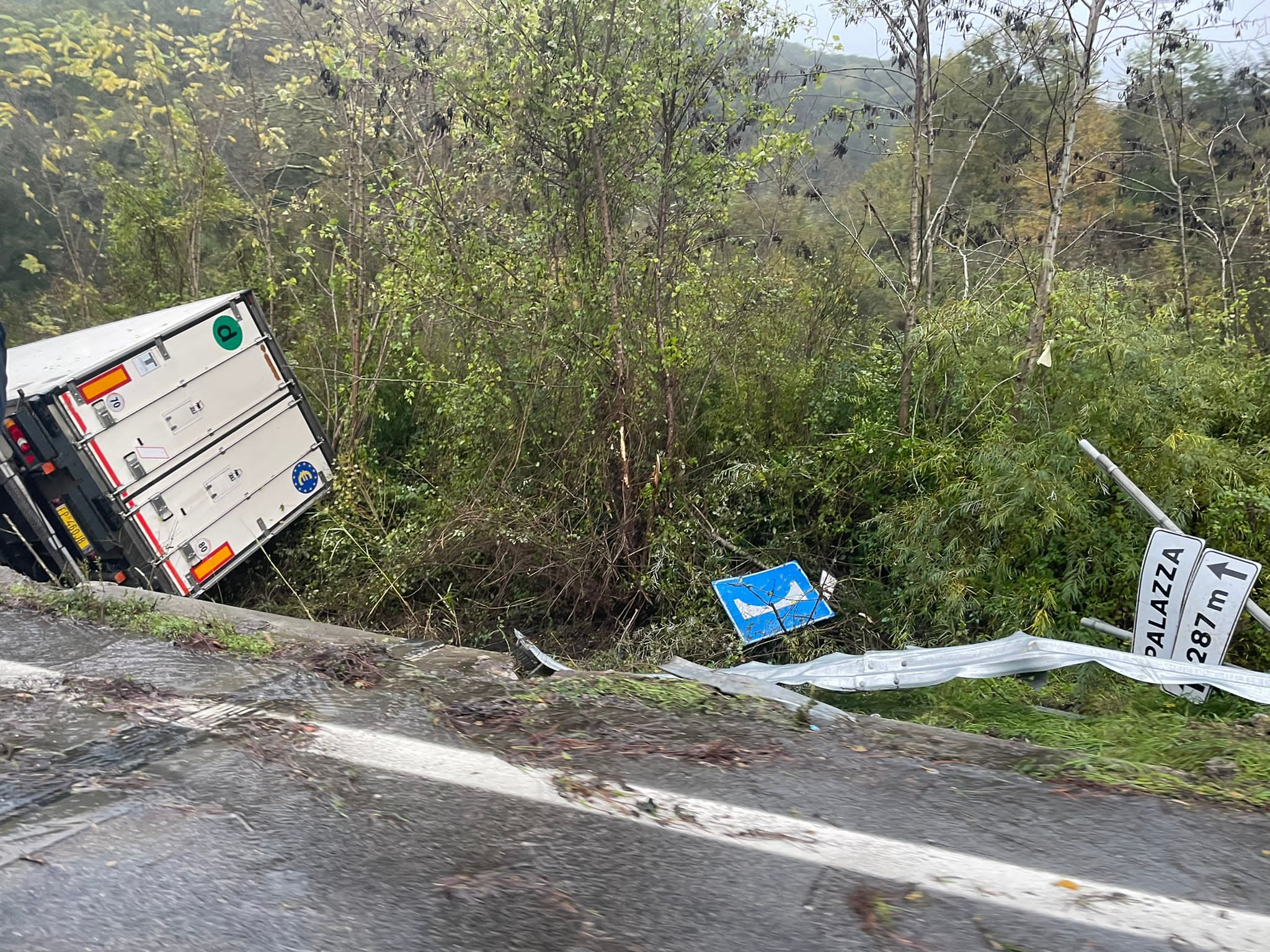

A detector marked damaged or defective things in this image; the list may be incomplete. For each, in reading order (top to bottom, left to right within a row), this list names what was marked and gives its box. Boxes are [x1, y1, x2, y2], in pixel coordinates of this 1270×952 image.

overturned truck trailer [0, 290, 332, 596]
damaged guardrail [721, 635, 1270, 710]
bent sign post [1138, 531, 1204, 665]
bent sign post [1163, 550, 1264, 700]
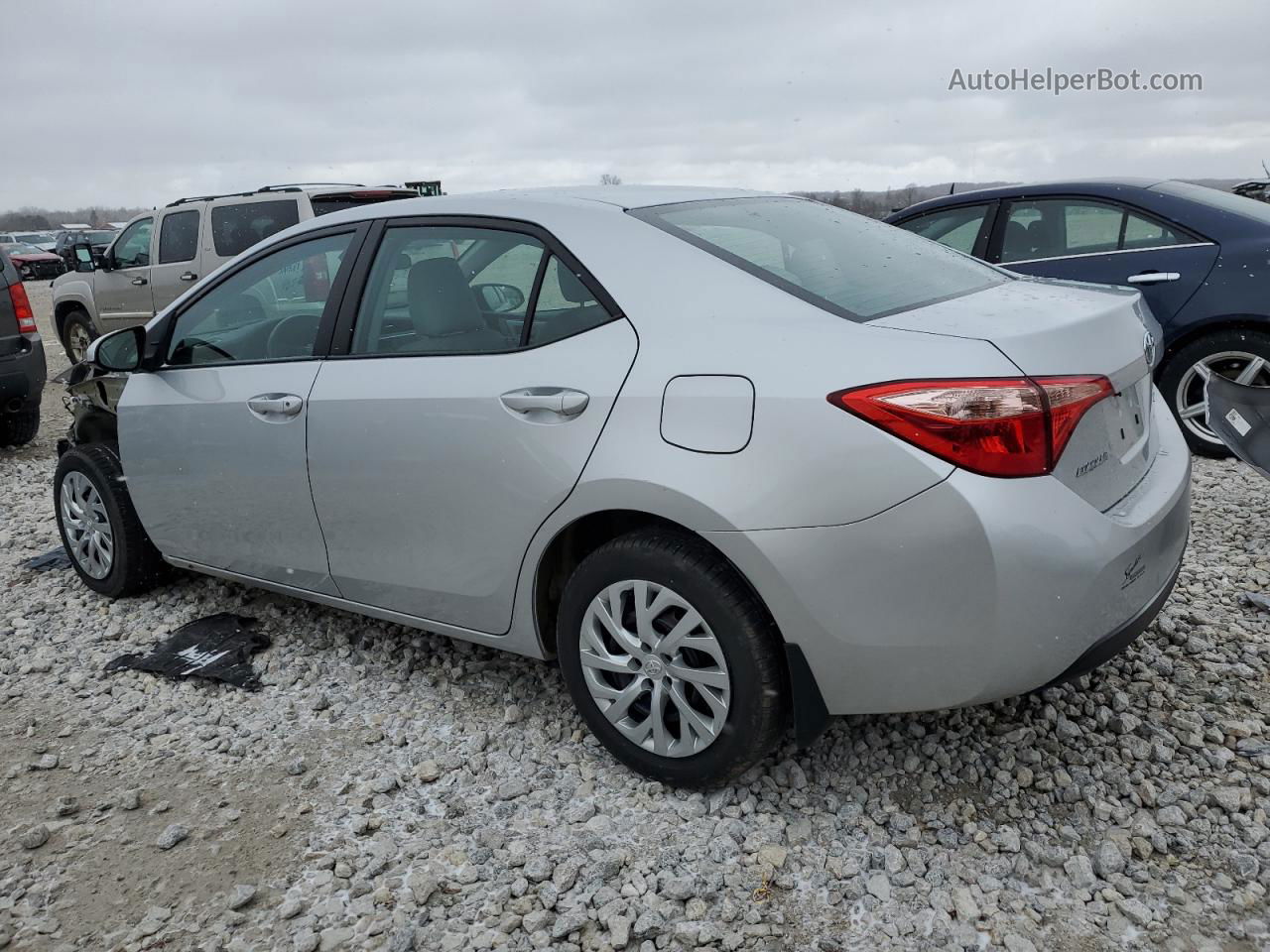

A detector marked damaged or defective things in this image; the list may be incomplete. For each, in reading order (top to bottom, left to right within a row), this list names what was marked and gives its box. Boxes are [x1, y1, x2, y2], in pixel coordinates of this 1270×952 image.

damaged front fender [1204, 375, 1270, 479]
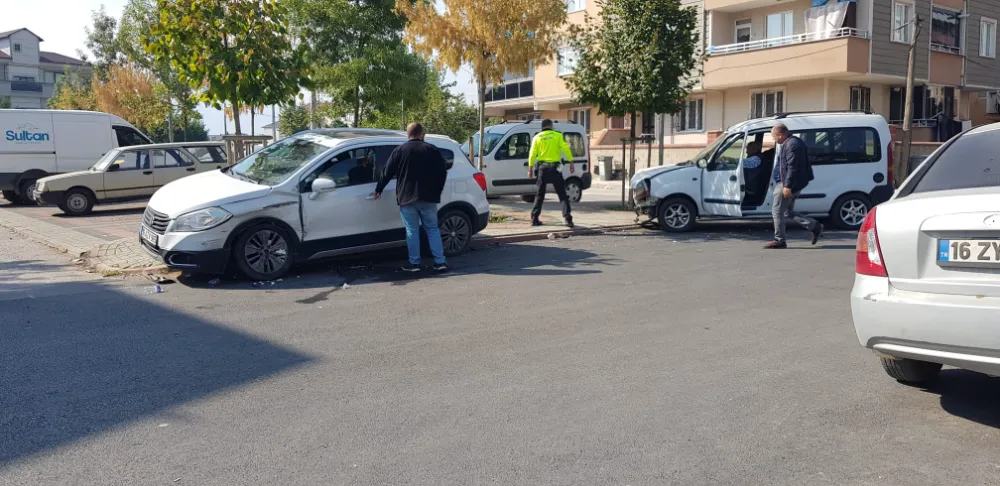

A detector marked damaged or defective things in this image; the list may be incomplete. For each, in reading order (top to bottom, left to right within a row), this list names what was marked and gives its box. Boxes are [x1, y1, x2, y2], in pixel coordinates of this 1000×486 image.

damaged minivan [140, 129, 492, 280]
damaged minivan [632, 111, 892, 232]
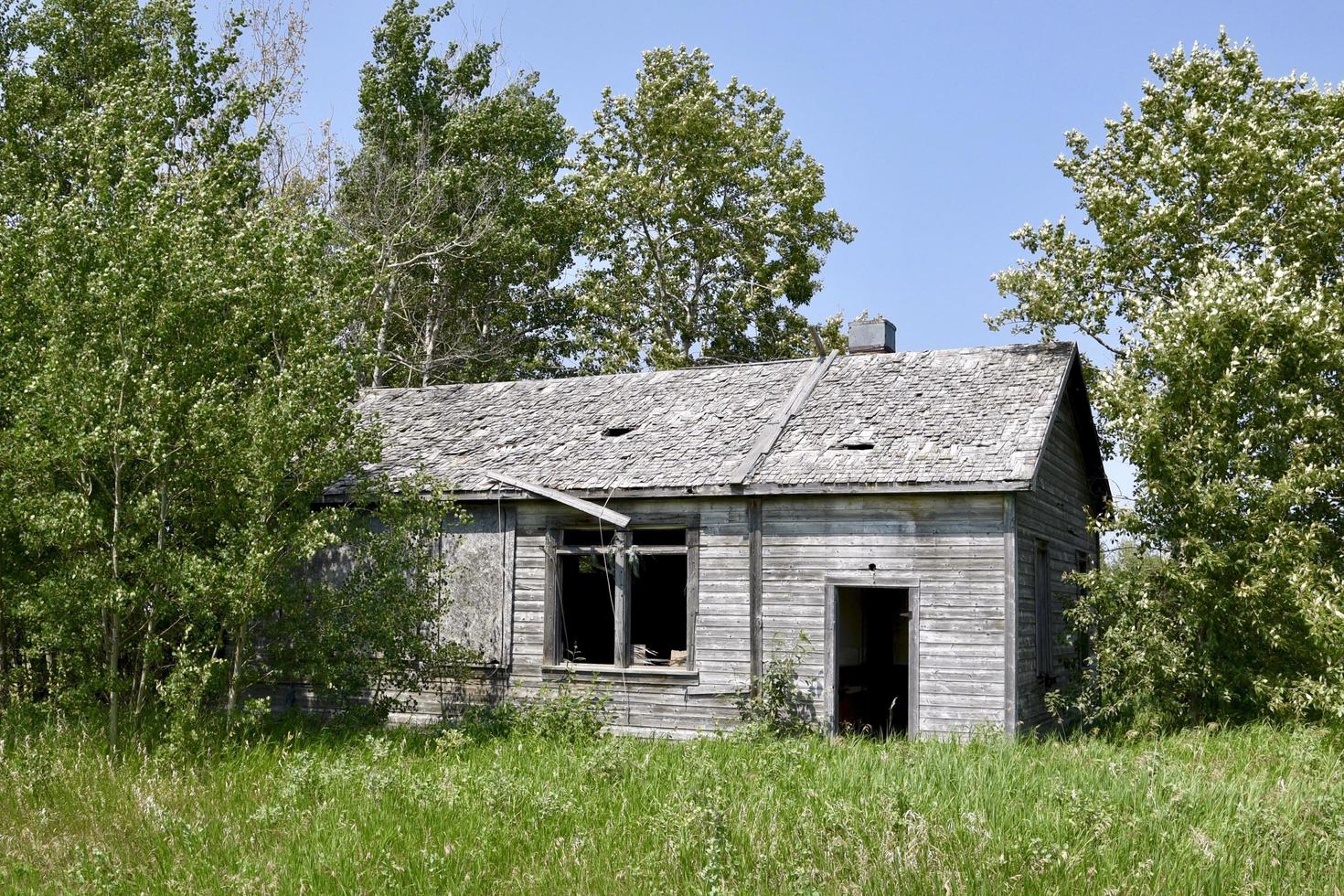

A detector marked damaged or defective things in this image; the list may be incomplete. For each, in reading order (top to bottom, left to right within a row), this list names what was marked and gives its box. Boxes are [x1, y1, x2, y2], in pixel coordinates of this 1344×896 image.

broken window frame [541, 516, 699, 669]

##############################

[TASK INSTRUCTIONS] Write out all of the material above word for word, omitting the pictures.

[TASK OUTPUT]
A detector marked damaged or defective things in this image; the list may be incomplete. For each, in reading order (top to bottom, left to right within a row), this list names what was marked and gives its box. Boxes are [x1, y1, x2, y2], in pixel coordinates of this 1270×952 image.

overturned truck trailer [0, 290, 332, 596]
damaged guardrail [721, 635, 1270, 710]
bent sign post [1138, 531, 1204, 665]
bent sign post [1163, 550, 1264, 700]

A detector marked damaged or defective things in this image; the list may be incomplete. For each, in reading order (top to bottom, left to right within a row), this list names what was marked and gives its box. Boxes are [x1, y1, x2, y2], in pixel coordinates of this 1270×952 image.

damaged front fender [1204, 375, 1270, 479]

A detector marked damaged or defective things in this image; the list may be incomplete. For each, in reading order (top to bottom, left to right within a row), this list names what was marked and gives its box. Boxes are [x1, y1, x2, y2], in pixel coordinates of this 1000×486 image.

damaged minivan [140, 129, 492, 280]
damaged minivan [632, 111, 892, 232]

A detector marked damaged or defective things in this image; the list may be incomplete. For each, in reading order (top to bottom, left to right within a row), this list names what was marked and gives its box. Boxes are [x1, y1, x2, y2], in pixel coordinates of this 1344×896 image.

broken window frame [541, 516, 699, 669]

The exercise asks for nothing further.